場面の空間配置に関する質問
************
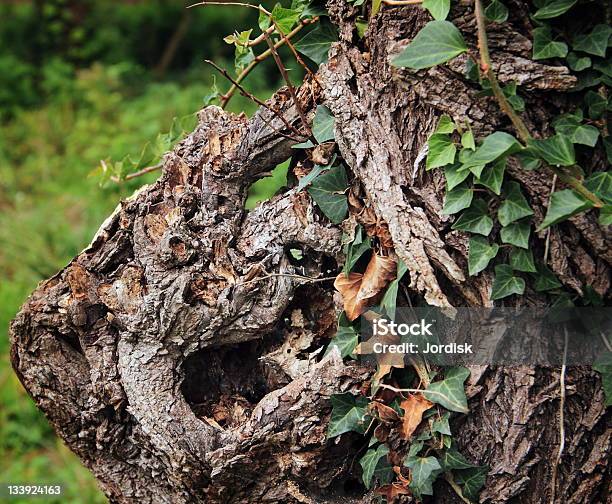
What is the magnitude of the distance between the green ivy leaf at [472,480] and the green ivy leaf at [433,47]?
0.72m

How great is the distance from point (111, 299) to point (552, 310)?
87 cm

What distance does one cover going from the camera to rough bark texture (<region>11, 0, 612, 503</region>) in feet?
4.10

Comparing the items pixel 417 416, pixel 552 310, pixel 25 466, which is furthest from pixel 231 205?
pixel 25 466

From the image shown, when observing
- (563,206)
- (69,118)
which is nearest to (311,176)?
(563,206)

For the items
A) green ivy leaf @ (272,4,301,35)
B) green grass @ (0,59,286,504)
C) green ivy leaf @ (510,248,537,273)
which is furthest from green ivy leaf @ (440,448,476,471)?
green grass @ (0,59,286,504)

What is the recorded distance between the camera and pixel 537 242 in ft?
4.05

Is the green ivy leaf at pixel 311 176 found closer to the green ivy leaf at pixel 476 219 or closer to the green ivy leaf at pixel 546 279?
the green ivy leaf at pixel 476 219

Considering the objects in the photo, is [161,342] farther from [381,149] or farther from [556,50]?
[556,50]

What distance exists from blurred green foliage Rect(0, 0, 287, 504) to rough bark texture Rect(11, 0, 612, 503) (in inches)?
53.6

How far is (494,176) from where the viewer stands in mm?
1170

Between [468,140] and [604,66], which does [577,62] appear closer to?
[604,66]

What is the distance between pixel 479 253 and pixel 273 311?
0.46m

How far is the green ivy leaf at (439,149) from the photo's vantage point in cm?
121

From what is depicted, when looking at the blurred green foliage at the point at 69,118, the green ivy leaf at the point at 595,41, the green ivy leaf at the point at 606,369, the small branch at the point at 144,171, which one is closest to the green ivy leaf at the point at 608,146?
the green ivy leaf at the point at 595,41
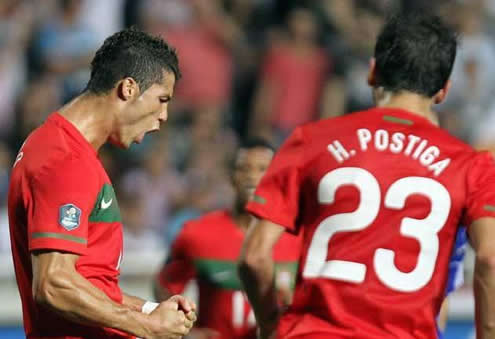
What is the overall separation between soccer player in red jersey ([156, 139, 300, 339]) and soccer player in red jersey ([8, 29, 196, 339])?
243 cm

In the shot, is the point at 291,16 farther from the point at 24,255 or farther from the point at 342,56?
the point at 24,255

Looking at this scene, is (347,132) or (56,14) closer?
(347,132)

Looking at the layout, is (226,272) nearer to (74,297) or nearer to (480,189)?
(480,189)

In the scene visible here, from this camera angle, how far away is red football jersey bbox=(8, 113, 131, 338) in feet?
13.1

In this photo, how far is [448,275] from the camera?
4.48 m

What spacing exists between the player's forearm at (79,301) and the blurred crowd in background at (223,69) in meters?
6.28

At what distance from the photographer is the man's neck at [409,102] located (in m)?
4.59

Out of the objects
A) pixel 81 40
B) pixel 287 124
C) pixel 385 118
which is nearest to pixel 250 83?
pixel 287 124

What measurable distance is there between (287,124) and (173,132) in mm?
1037

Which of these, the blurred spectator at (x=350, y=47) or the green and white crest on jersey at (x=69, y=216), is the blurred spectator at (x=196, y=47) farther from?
the green and white crest on jersey at (x=69, y=216)

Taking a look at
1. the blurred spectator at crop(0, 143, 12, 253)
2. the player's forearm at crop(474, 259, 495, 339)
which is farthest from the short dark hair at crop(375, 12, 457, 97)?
the blurred spectator at crop(0, 143, 12, 253)

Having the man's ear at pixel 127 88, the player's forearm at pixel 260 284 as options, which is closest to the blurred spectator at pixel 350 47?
the player's forearm at pixel 260 284

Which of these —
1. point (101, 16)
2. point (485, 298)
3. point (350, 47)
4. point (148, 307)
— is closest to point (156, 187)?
point (101, 16)

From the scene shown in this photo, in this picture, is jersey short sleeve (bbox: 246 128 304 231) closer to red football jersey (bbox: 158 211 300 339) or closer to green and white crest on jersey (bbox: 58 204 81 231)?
green and white crest on jersey (bbox: 58 204 81 231)
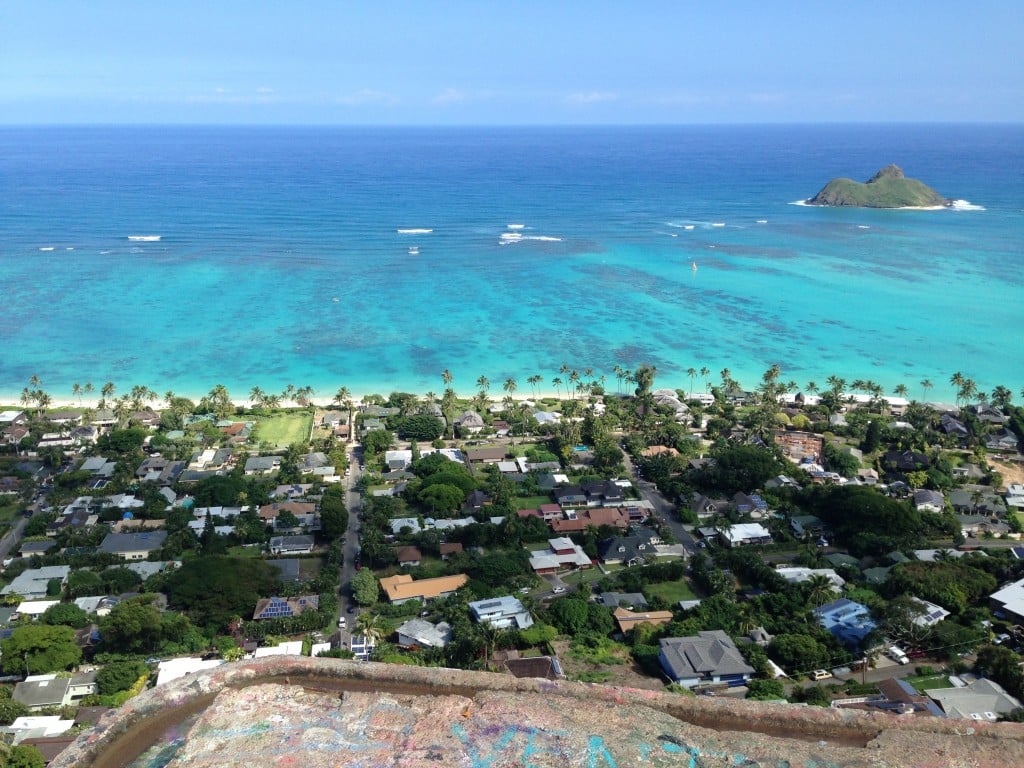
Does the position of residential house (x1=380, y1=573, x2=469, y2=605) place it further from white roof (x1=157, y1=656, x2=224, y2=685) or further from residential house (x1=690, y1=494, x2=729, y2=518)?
residential house (x1=690, y1=494, x2=729, y2=518)

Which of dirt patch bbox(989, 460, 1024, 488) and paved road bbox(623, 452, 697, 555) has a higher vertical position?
dirt patch bbox(989, 460, 1024, 488)

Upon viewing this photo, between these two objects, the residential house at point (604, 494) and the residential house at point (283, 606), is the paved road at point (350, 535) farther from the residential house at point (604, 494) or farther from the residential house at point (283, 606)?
the residential house at point (604, 494)

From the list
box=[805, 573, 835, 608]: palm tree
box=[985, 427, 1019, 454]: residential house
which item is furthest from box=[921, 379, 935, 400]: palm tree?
box=[805, 573, 835, 608]: palm tree

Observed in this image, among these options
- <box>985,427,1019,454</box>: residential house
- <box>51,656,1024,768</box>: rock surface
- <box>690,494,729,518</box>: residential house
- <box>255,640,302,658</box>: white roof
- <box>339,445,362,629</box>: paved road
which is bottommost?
<box>339,445,362,629</box>: paved road

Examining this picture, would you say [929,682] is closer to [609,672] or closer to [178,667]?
[609,672]

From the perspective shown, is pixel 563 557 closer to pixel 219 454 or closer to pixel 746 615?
pixel 746 615

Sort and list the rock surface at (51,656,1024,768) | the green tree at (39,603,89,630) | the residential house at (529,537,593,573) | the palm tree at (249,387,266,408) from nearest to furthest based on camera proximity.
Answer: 1. the rock surface at (51,656,1024,768)
2. the green tree at (39,603,89,630)
3. the residential house at (529,537,593,573)
4. the palm tree at (249,387,266,408)

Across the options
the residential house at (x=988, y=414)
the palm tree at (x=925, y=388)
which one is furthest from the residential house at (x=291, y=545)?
the palm tree at (x=925, y=388)
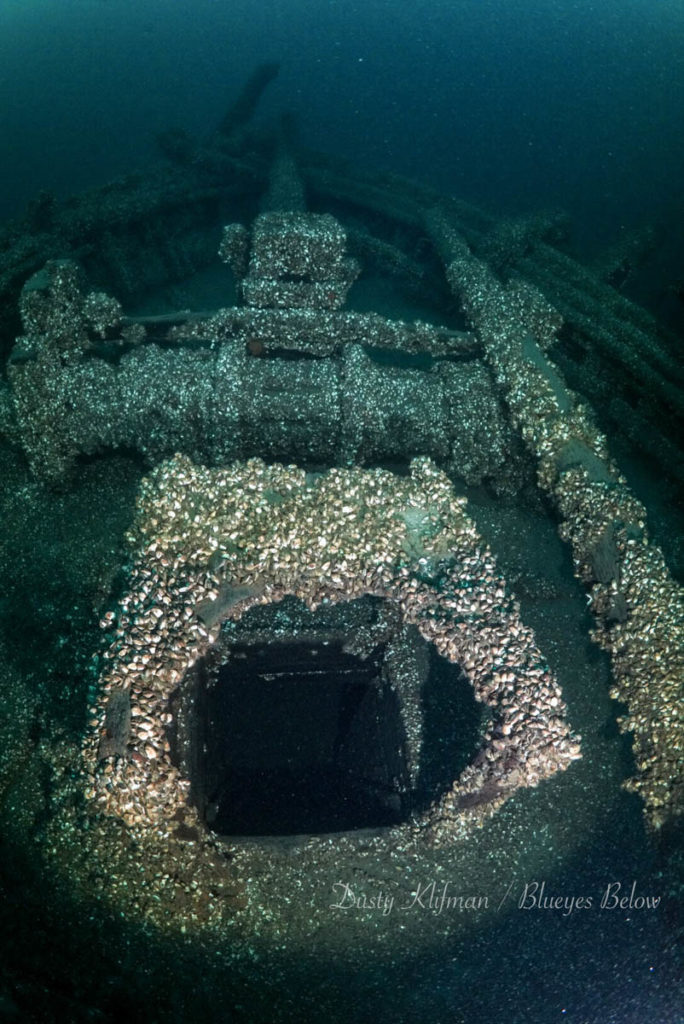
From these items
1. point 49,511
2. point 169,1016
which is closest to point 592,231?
point 49,511

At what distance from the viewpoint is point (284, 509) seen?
4793 millimetres

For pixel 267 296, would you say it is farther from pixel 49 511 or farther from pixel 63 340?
pixel 49 511

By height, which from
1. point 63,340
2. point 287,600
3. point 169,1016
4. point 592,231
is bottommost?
point 169,1016

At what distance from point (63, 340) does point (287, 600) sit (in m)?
4.00

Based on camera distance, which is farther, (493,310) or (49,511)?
(493,310)

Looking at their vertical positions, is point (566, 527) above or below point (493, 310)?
below

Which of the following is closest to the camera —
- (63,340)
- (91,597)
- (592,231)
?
(91,597)

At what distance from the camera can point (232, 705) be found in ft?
19.0

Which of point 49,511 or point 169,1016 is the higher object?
point 49,511

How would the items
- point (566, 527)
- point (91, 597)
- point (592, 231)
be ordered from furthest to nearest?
Answer: point (592, 231), point (91, 597), point (566, 527)

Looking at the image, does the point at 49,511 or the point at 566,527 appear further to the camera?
the point at 49,511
************
練習課題
「Which of point」を含む行からエントリの末尾までを、「Looking at the image」を「Judging from the image」に変えて書き出してください。ほかの部分はそのままにしてください。

以下が結果
Which of point 49,511 or point 169,1016 is the higher object?
point 49,511

How would the items
- point (566, 527)
- point (91, 597)
- point (592, 231)
be ordered from furthest to nearest?
Answer: point (592, 231), point (91, 597), point (566, 527)

Judging from the image, does the point at 49,511 or the point at 566,527 appear further to the camera?
the point at 49,511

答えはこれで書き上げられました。